Excerpts from a spatial reasoning dataset
****************

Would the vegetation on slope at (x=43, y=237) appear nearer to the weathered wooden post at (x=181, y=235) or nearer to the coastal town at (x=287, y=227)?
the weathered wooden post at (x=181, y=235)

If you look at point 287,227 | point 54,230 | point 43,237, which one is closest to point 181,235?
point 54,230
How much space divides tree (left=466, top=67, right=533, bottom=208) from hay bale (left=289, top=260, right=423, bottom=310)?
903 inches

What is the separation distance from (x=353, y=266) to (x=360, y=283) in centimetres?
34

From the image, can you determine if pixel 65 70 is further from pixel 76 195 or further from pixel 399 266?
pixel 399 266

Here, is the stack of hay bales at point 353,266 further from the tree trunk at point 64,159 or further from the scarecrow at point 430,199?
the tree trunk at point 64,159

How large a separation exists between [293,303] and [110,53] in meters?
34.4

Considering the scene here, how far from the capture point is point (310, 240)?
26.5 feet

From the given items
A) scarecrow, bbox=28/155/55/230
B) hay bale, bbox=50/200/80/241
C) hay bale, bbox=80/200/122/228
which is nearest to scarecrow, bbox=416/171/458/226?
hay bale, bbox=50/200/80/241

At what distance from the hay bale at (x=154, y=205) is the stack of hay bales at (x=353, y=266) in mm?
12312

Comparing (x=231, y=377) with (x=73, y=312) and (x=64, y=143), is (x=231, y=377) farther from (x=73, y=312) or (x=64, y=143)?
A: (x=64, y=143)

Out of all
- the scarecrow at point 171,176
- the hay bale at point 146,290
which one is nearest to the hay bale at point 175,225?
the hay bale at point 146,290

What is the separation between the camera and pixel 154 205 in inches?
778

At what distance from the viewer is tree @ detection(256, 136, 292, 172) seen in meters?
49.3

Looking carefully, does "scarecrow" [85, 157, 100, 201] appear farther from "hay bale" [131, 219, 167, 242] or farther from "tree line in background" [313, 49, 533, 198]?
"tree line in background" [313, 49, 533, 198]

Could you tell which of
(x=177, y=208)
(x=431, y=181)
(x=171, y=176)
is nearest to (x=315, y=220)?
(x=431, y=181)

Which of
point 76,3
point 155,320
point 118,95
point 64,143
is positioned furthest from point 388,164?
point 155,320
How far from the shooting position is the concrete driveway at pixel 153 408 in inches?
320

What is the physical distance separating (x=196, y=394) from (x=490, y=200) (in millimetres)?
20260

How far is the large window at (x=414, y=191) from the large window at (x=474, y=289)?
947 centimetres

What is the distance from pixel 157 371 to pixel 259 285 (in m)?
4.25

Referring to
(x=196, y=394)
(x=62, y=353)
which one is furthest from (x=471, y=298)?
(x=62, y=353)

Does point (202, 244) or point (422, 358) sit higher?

****************

** Aim **
Retype the records word for word, from the line containing "Referring to" through the final line of the records, including both ends.

** Expected output **
Referring to
(x=196, y=394)
(x=62, y=353)
which one is furthest from (x=471, y=298)?
(x=62, y=353)

Does point (202, 244) or point (422, 358) sit higher?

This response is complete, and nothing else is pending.